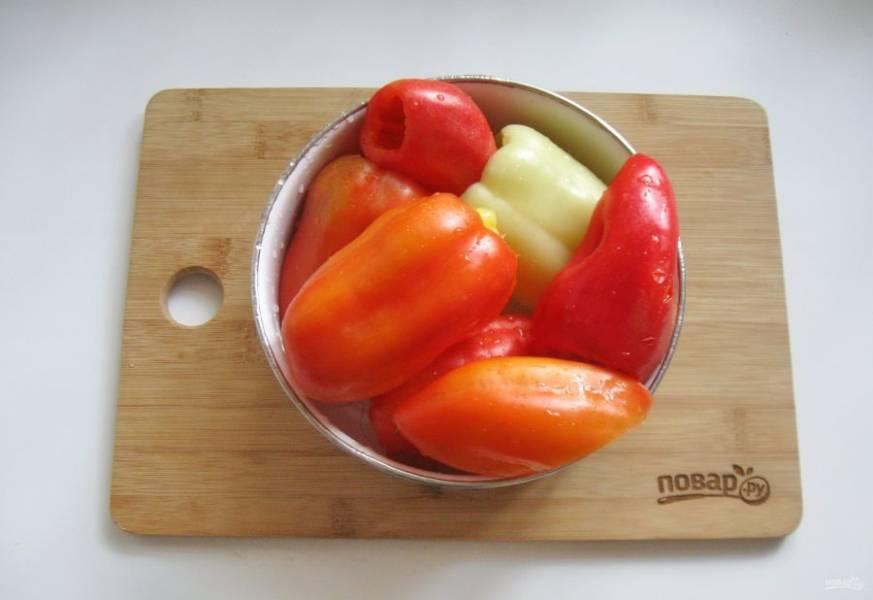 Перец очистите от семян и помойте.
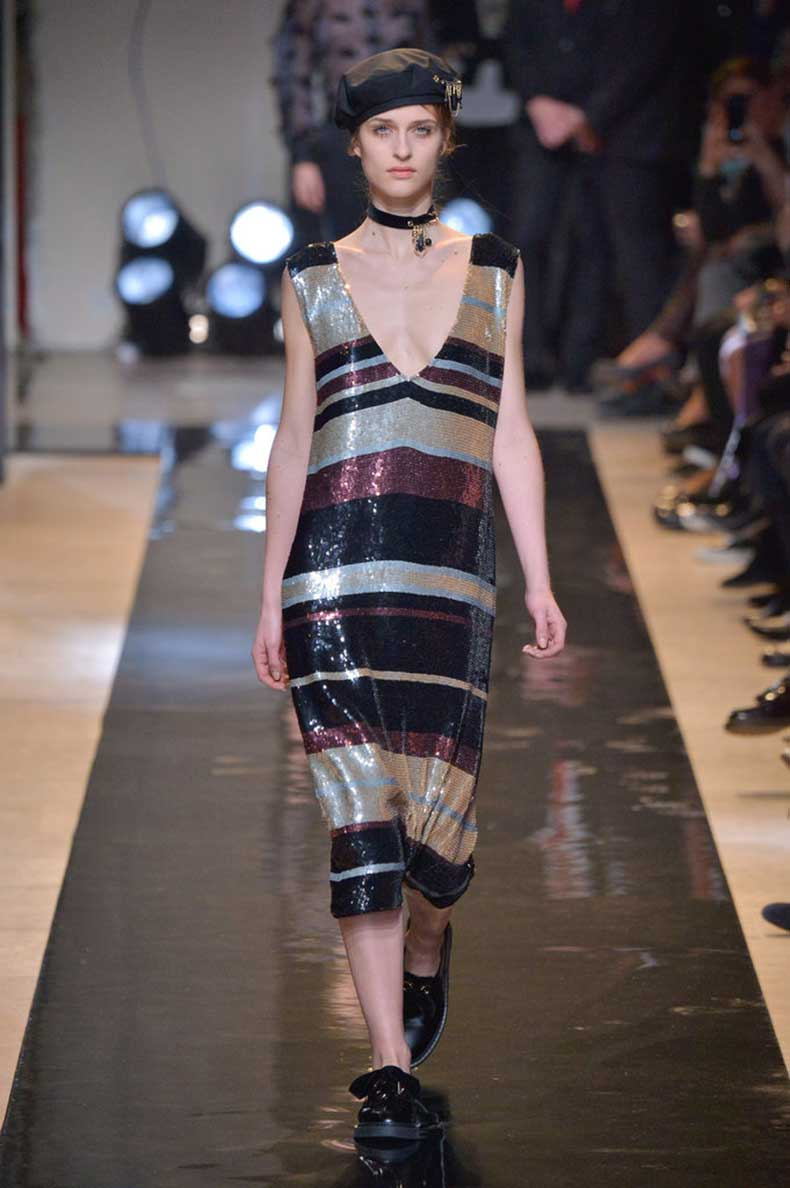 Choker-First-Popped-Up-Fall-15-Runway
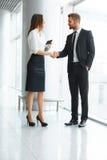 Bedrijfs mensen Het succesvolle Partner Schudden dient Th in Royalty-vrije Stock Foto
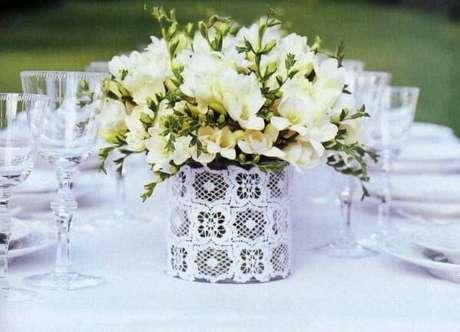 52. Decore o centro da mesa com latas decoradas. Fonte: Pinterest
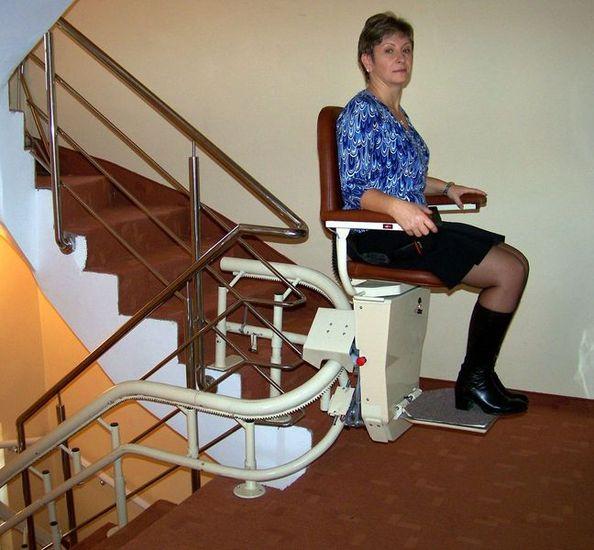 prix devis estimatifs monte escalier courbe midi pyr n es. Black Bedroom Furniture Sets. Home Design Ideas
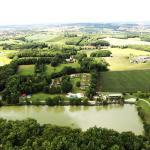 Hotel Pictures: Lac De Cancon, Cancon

▶ **Exercise aim**
Reprint the data verbatim, pictures excluded.

▶ **Answer area**
 Перец очистите от семян и помойте.
 Choker-First-Popped-Up-Fall-15-Runway
 Bedrijfs mensen Het succesvolle Partner Schudden dient Th in Royalty-vrije Stock Foto
 52. Decore o centro da mesa com latas decoradas. Fonte: Pinterest
 prix devis estimatifs monte escalier courbe midi pyr n es. Black Bedroom Furniture Sets. Home Design Ideas
 Hotel Pictures: Lac De Cancon, Cancon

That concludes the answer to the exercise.